## EXTRACT TO READ
════════════════

On Tue, 2008-02-12 at 21:16 -0500, Theodore Tso wrote:
> I've never been very happy with stgit because of past experiences
> which has scarred me when it got get confused and lost my entire patch
> series (this was before git reflogs, so recovery was.... interesting).

It got much better now :-). We are even working on transactions support
and, if something fails, it restores the state of the stack.

> There's always been something deeply comforting about having the ASCII
> patch series since it's easy to back it up and know you're in no
> danger of losing everything in case of a bug.  

There is "stg export" which could be made to export a patch
automatically at every change.

> The other advantage of storing the patch stack as a an ASCII quilt
> series is we have a history of changes of the patches, which we don't
> necessarily have if you just use stgit to rewrite the patch.

════════════════

## DATASET SECTION
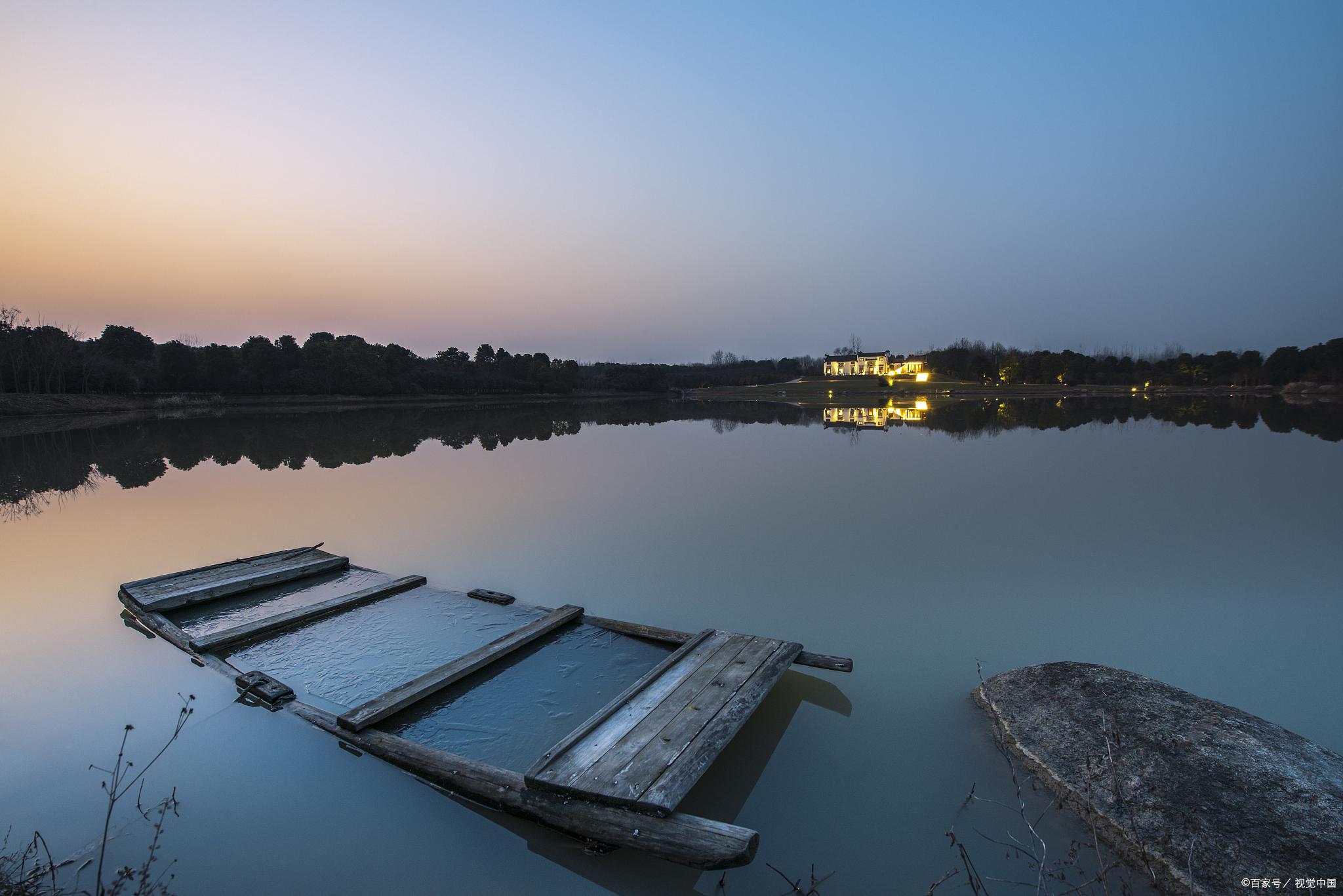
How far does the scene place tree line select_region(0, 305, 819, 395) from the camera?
46.0m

════════════════

## WORK TO DO
a: Print everything in the stgit email from "On Tue, 2008-02-12" down to "recovery was.... interesting).".
b: Give what follows in the email thread on stgit and ASCII patch series, continuing on from its last sentence.

## ANSWERS IN ORDER
a:
On Tue, 2008-02-12 at 21:16 -0500, Theodore Tso wrote:
> I've never been very happy with stgit because of past experiences
> which has scarred me when it got get confused and lost my entire patch
> series (this was before git reflogs, so recovery was.... interesting).

b:
As I said in a different e-mail, we got patch history tracking in StGIT.
You can even annotate specific changes.

For editing, there is "stg edit [--diff]" which allows both description
and patch changes.

However, the StGIT approach is not fully suited for multiple developers
sharing the same set of patches, especially if they are allowed to
modify the same patches. For this kind of workflow, you can export the
series and add the patches to a separate shared repository. StGIT has a
"sync" command to synchronise changes to patches in different series
(either stored as quilt series or in a different branch).